Von Dashboards zur Aktion
Einzelhändler investieren in Personenzählsysteme, um die Kundenfrequenz zu verstehen. Die eigentliche Frage ist jedoch: Was macht man mit den Zahlen? Daten schaffen nur dann einen Mehrwert, wenn sie das Verhalten im Unternehmen verändern. So können verschiedene Interessengruppen Erkenntnisse über die Kundenfrequenz in alltägliche, praktische Entscheidungen umsetzen.
Für Filialleiter: Optimierung der Verkaufsfläche
- Besetzung von Schichten: Wenn die Kundenfrequenz zwischen 6 und 8 Uhr am höchsten ist, können die Manager in diesem Zeitraum mehr Personal an den Kassen und in den Umkleidekabinen einsetzen.
- Warteschlangenverwaltung: Benachrichtigungen von Live-Schaltern helfen Managern, neue Kassen zu öffnen, bevor sich lange Schlangen bilden.
- Produktplazierung: Das Erkennen von „kalten Zonen“ im Ladenlayout ermöglicht kleine Anpassungen an den Displays und stellt sicher, dass jeder Bereich Kunden anzieht.

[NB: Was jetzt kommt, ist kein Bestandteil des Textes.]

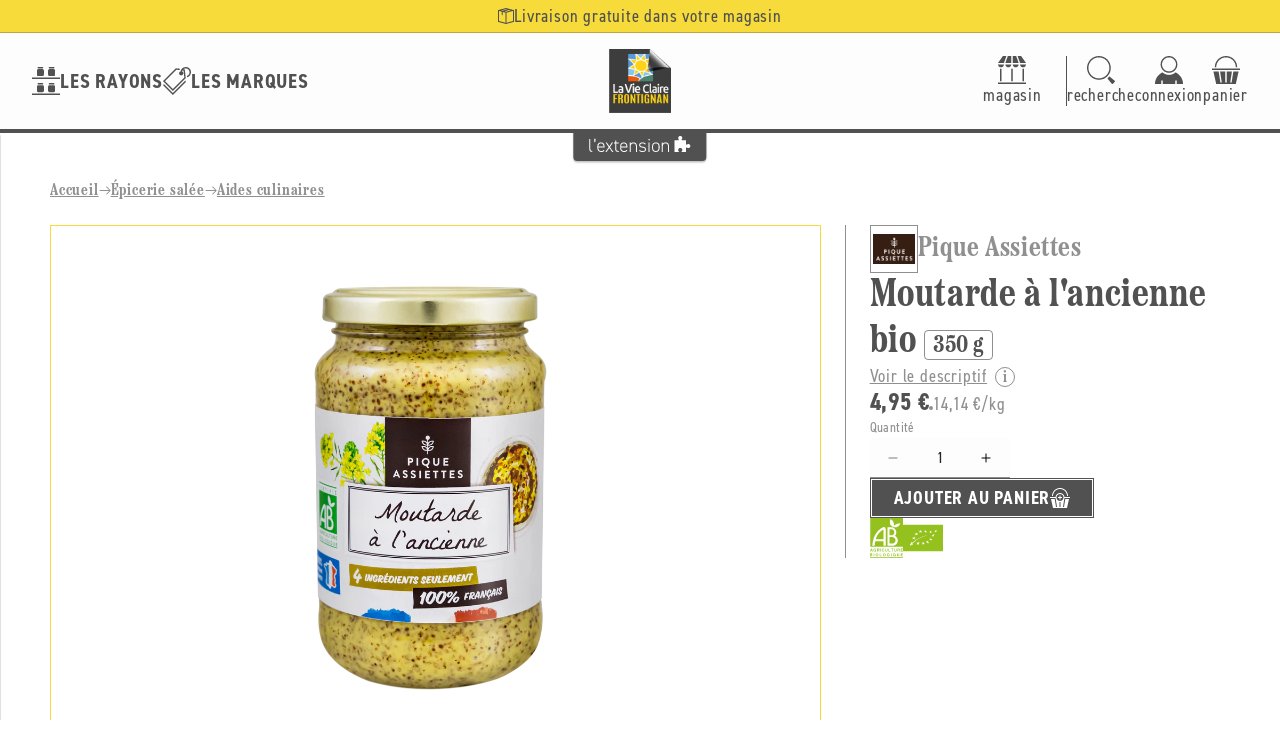

--- FILE ---
content_type: text/css
request_url: https://lavieclairefrontignan.fr/cdn/shop/t/7/assets/section-footer-top.css?v=158870067945759990141726669489
body_size: -238
content:
.footer-top{margin-top:var(--gap-xxl)}.footer-top__container{position:relative}.footer-top__container>div{width:100%;padding-bottom:var(--gap-xxl)}.footer-top__newsletter h2{width:100%;text-align:center;margin-top:-2.4rem}.footer-top__newsletter h2:before,.footer-top__newsletter h2:after{content:"";display:block;min-width:2.4rem;height:.1rem;flex-grow:1;background-color:var(--store-main-color)}.newsletter-form>div{position:relative;width:48rem;max-width:100%}.newsletter-form label{position:absolute;left:1.6rem;top:50%;transform:translateY(-50%)}.newsletter-form .svg.email{display:block;height:2rem;width:auto;color:var(--store-main-color)}.newsletter-form__input{width:100%;min-height:4.8rem;padding:0 5.6rem;border:solid .1rem var(--store-secondary-color);border-radius:var(--rad-s)}.newsletter-form button{position:absolute;right:1.6rem;top:50%;transform:translateY(-50%);width:4.8rem;height:4rem;background-color:transparent;border:0;padding:0;display:flex;align-items:center;justify-content:flex-end}.newsletter-form button svg{width:1.6rem;color:var(--store-main-color)}.footer-top__usp{background-color:var(--white);padding:0 var(--gap-xs) var(--gap-s);text-decoration:none}.footer-top__usp>div{margin-top:-2.4rem}.footer-top__usp .svg{height:3.2rem;width:auto}.footer-top__usp:hover .sqr-btn{background-color:var(--store-accent-color);color:var(--white)}.footer-top__usp p{padding:var(--gap-xs) var(--gap-xs) 0}@media only screen and (max-width: 749px){.footer-top__usp h3{gap:var(--gap-xs)}.footer-top__usp .svg{height:2.4rem;width:2.4rem}}
/*# sourceMappingURL=/cdn/shop/t/7/assets/section-footer-top.css.map?v=158870067945759990141726669489 */
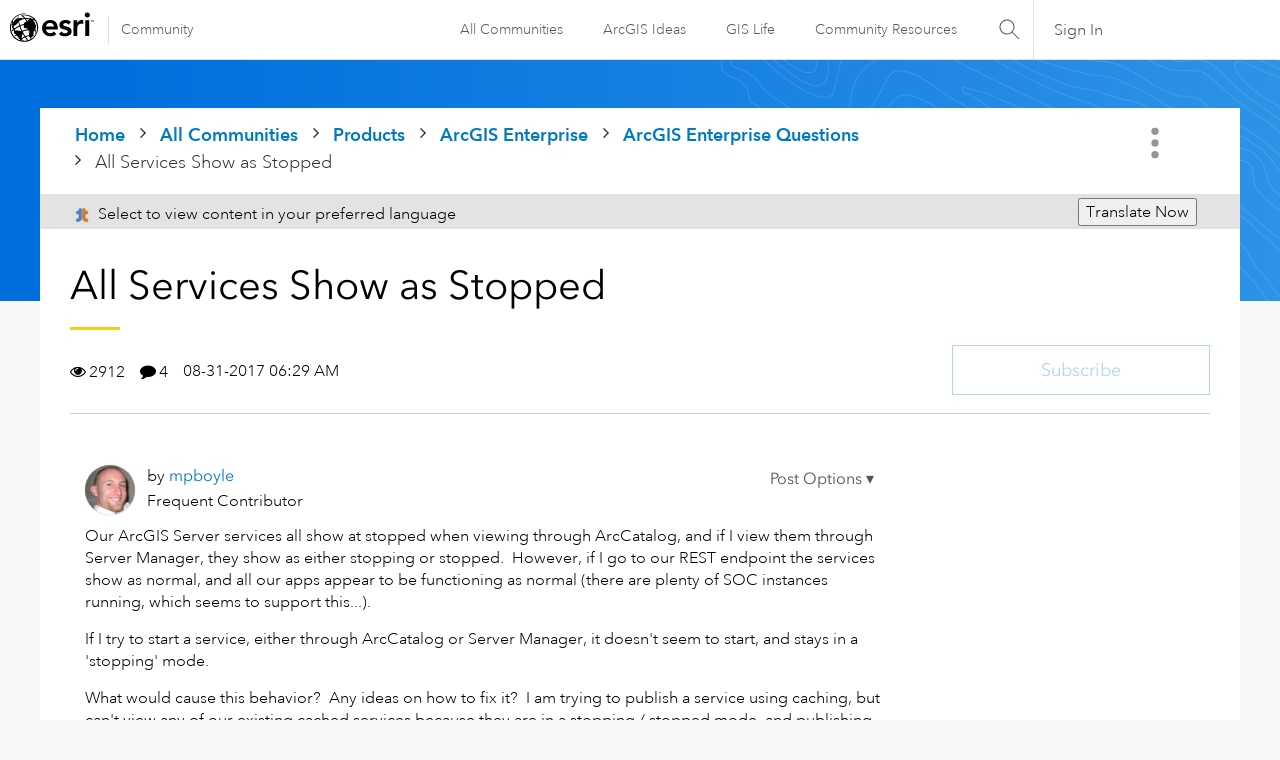

--- FILE ---
content_type: text/html; charset=UTF-8
request_url: https://community.esri.com/t5/arcgis-enterprise-questions/all-services-show-as-stopped/td-p/338607
body_size: 1871
content:
<!DOCTYPE html>
<html lang="en">
<head>
    <meta charset="utf-8">
    <meta name="viewport" content="width=device-width, initial-scale=1">
    <title></title>
    <style>
        body {
            font-family: "Arial";
        }
    </style>
    <script type="text/javascript">
    window.awsWafCookieDomainList = [];
    window.gokuProps = {
"key":"AQIDAHjcYu/GjX+QlghicBgQ/7bFaQZ+m5FKCMDnO+vTbNg96AHZ4WDspB1aFJyVQH2dkUBmAAAAfjB8BgkqhkiG9w0BBwagbzBtAgEAMGgGCSqGSIb3DQEHATAeBglghkgBZQMEAS4wEQQM7W6WqUCbHzul4jDCAgEQgDu69PTxw/7akKqxxDbZaXLC4vs4UibAla0yObX4jAjWnHi++X1x+9kjy7qUhd1j/dlv+Ad8Wd1vFcvx4w==",
          "iv":"D549qAEnFwAADJHm",
          "context":"gEGvRd8SGenLF2gQUCWGUy6vCO2vewu7rYQrI08vhjIA6MBb2PLldcK9II+CFEMVyCDU4CmR3rhqVSz1fTZgtD9DZxgDlKJti1H15DxdmY6sAY8REpJfubHUw1kukj8JBgih9R82r8W6z0F7kLcea/UrcyMrMcWodVNTpiTv8FM6PURM7TWSFMdVBpkDC4jyykhxCOQPf+I3A1dsyQfIdf+BMYLalVBEYyG2KgJt8YOWROXq50EzQHcjcMh/7Bx9iuzwTwywj1X98J4Tt5ItsCnRLEfmVVxRlfCUxXvM1IdPuQ/VIxRjSXAqHO1wdGj+kJvvbM+rhi6Q5zQf19AAkLcDMwSzlDDVO+VOjEf9Z+9ZD7rY4nwhP6n3vaPs1q6Ct1mHJ9OwqVPx8XKrpUjy349Z49gLmXnn"
};
    </script>
    <script src="https://bc0439715fa6.967eb88d.us-east-2.token.awswaf.com/bc0439715fa6/dd69015656bc/4f1470dc65ad/challenge.js"></script>
</head>
<body>
    <div id="challenge-container"></div>
    <script type="text/javascript">
        AwsWafIntegration.saveReferrer();
        AwsWafIntegration.checkForceRefresh().then((forceRefresh) => {
            if (forceRefresh) {
                AwsWafIntegration.forceRefreshToken().then(() => {
                    window.location.reload(true);
                });
            } else {
                AwsWafIntegration.getToken().then(() => {
                    window.location.reload(true);
                });
            }
        });
    </script>
    <noscript>
        <h1>JavaScript is disabled</h1>
        In order to continue, we need to verify that you're not a robot.
        This requires JavaScript. Enable JavaScript and then reload the page.
    </noscript>
</body>
</html>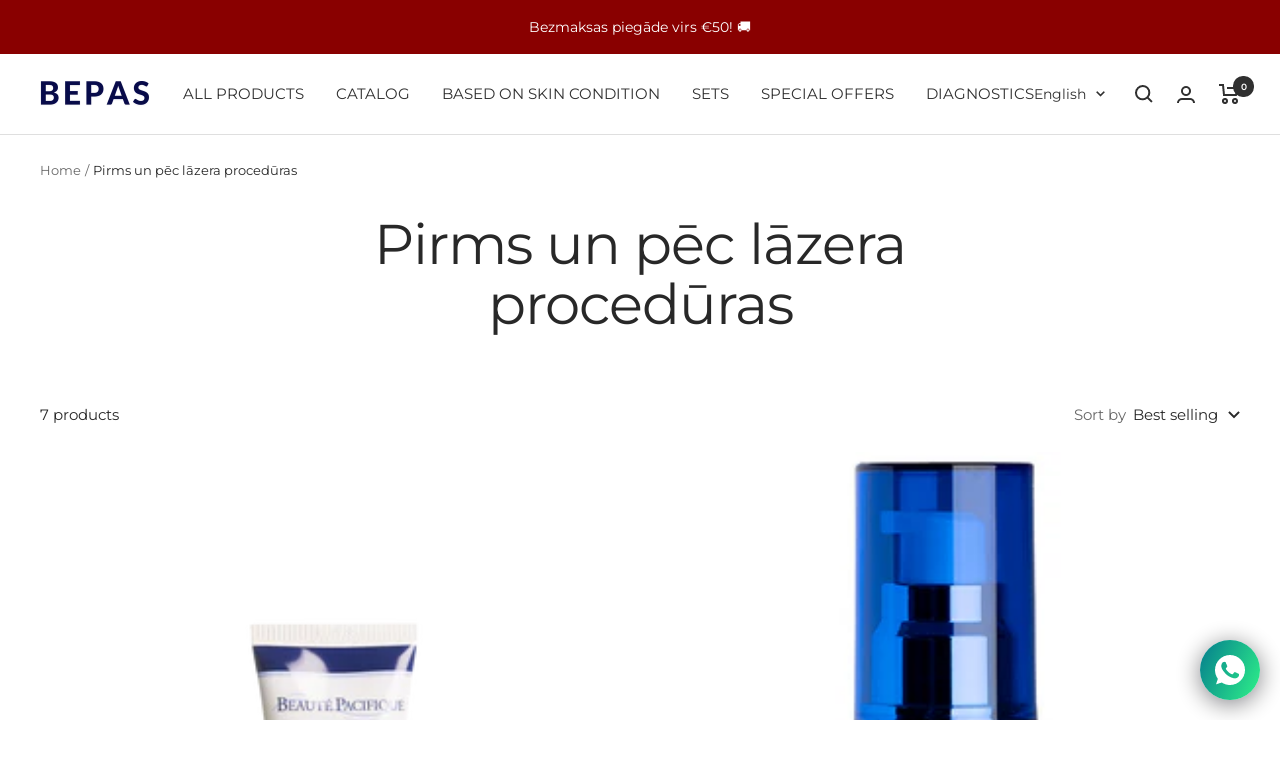

--- FILE ---
content_type: text/json
request_url: https://conf.config-security.com/model
body_size: 87
content:
{"title":"recommendation AI model (keras)","structure":"release_id=0x44:7c:59:5f:63:20:38:31:64:76:57:5f:5d:2f:56:31:4f:3c:20:39:5a:52:46:4b:7a:38:64:23:4f;keras;wm6kr6mt8217qzae9bsr297ficub1e13ezh8785sa5qdxreomql6cgmhyyq82n9xcbjbdpow","weights":"../weights/447c595f.h5","biases":"../biases/447c595f.h5"}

Für Betriebsleiter: Effizienzsteigerung in der gesamten Kette
- Benchmarking-Geschäfte: Durch den Vergleich der Kundenfrequenz-Umsatz-Verhältnisse wird deutlich, welche Geschäfte im Verhältnis zu ihrer Kundenfrequenz unterdurchschnittliche Leistungen erbringen.
- Arbeitsoptimierung: Verwenden Sie Kundenfrequenztrends, um Personalbudgets festzulegen, anstatt sich nur auf Verkaufszahlen zu verlassen.
- Öffnungszeiten: Anpassung der Ladenöffnungszeiten an die tatsächlichen Kundenströme (früheres Schließen, wenn abends wenig los ist, früheres Öffnen, wenn morgens mehr los ist).
Für Marketingteams: Messen der Kampagnenwirkung
- Kampagnenzuordnung: Hat die „Back-to-School“-Aktion mehr Besucher gebracht? Die Besucherzahlen zeigen einen Anstieg, der über die Verkaufszahlen hinausgeht.
- Gezielte Investition: Anstatt das Budget gleichmäßig aufzuteilen, können Marketingfachleute ihren Fokus auf Regionen oder Geschäfte verdoppeln, in denen Kampagnen tatsächlich neue Besuche generieren.
- Veranstaltungsplanung: Saisonale Ereignisse (Muttertag, Weihnachten) können auf Grundlage historischer Besucherspitzen prognostiziert und mit den richtigen Ressourcen ausgestattet werden.
Zahlen in Verhalten umwandeln
Der Schlüssel liegt nicht nur darin, das Kommen und Gehen der Kunden zu verfolgen, sondern auch darin, Einblicke in die Kundenfrequenz in den täglichen Geschäftsrhythmus zu integrieren. Filialleiter passen Schichten an, Direktoren legen faire KPIs fest und Marketingfachleute verteilen Budgets intelligenter.
Wenn alle Beteiligten Kundenfrequenzdaten für kleine, alltägliche Entscheidungen nutzen, führt dies zu einer Effizienzsteigerung in der gesamten Einzelhandelskette.